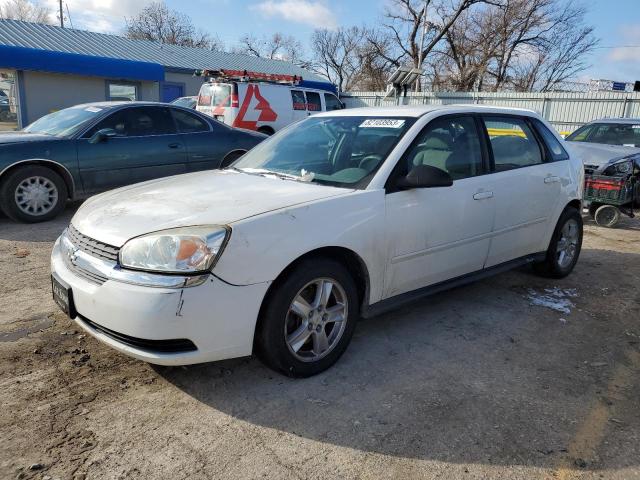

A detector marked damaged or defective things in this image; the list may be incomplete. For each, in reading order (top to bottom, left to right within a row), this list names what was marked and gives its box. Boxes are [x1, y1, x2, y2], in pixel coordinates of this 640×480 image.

damaged front bumper [50, 238, 270, 366]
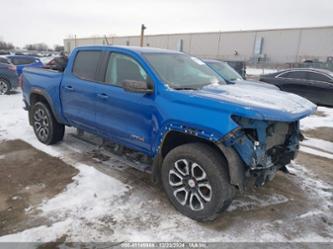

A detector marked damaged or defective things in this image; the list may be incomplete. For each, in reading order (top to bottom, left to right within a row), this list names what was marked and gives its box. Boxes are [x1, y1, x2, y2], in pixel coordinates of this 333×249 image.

crumpled front end [220, 117, 300, 186]
damaged front bumper [220, 116, 300, 187]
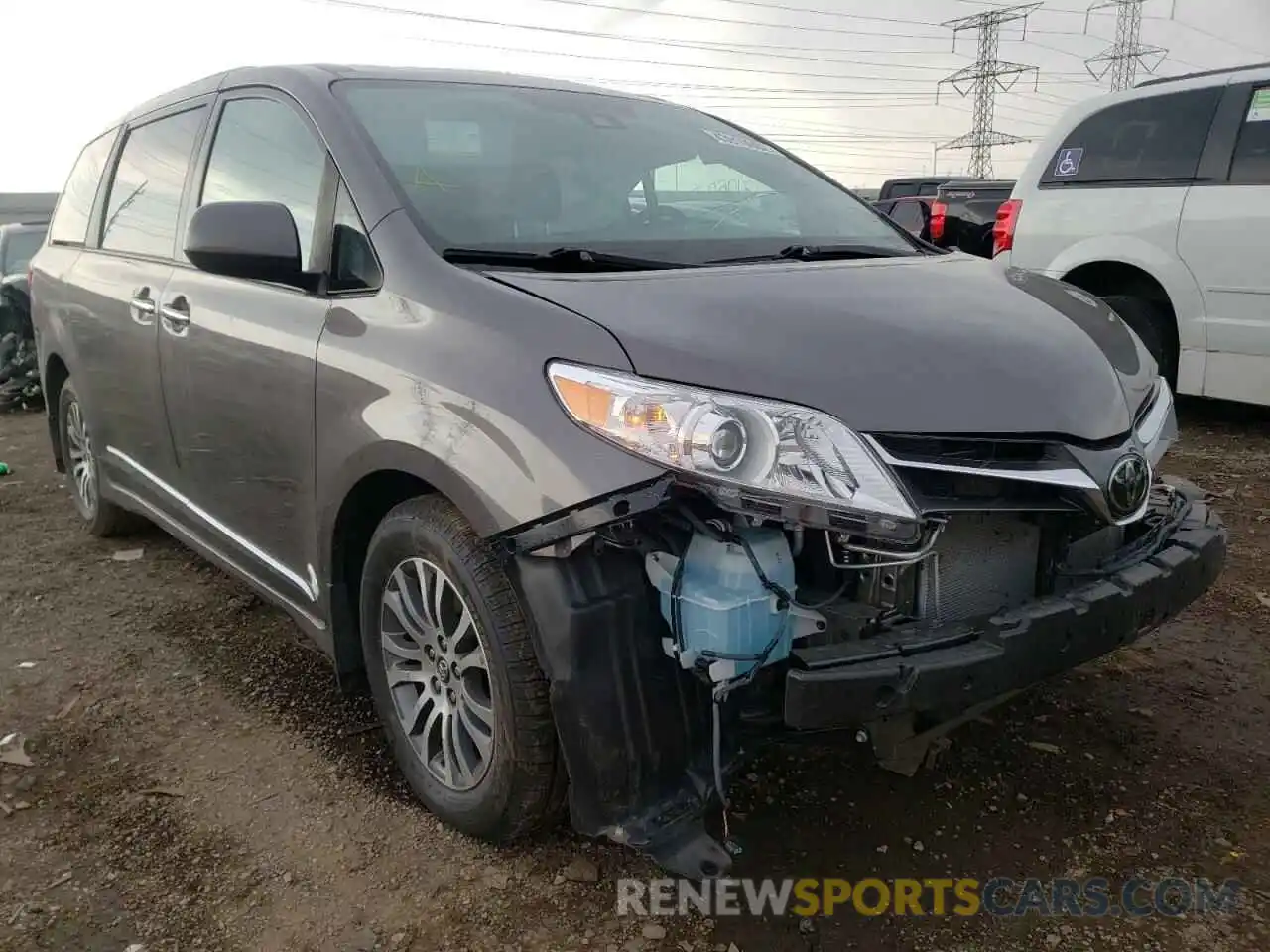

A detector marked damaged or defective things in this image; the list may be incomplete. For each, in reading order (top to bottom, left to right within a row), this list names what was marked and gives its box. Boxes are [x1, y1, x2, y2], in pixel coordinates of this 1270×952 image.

damaged front end [500, 365, 1223, 878]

---*---

Make a word-for-word copy of the records above, excluding all pictures.

A detector marked damaged or defective things in this image; the list may be incomplete. For each, in reading order (top to bottom, left to right within a row), this list names what was marked and gives its box. Boxes are [x1, y1, x2, y2], in pixel coordinates of this 640×480 image.

damaged front bumper [50, 238, 270, 366]

A detector marked damaged or defective things in this image; the list may be incomplete. For each, in reading order (top to bottom, left to right within a row), this list names what was marked and gives its box. Boxes are [x1, y1, x2, y2], in pixel coordinates of this 333×249 image.

crumpled front end [220, 117, 300, 186]
damaged front bumper [220, 116, 300, 187]

A detector marked damaged or defective things in this image; the list may be incomplete. For each, in reading order (top to bottom, left to right within a row), this list names what was marked and gives its box. Boxes are [x1, y1, x2, y2], in pixel coordinates of this 1270×952 image.

damaged front end [500, 365, 1223, 878]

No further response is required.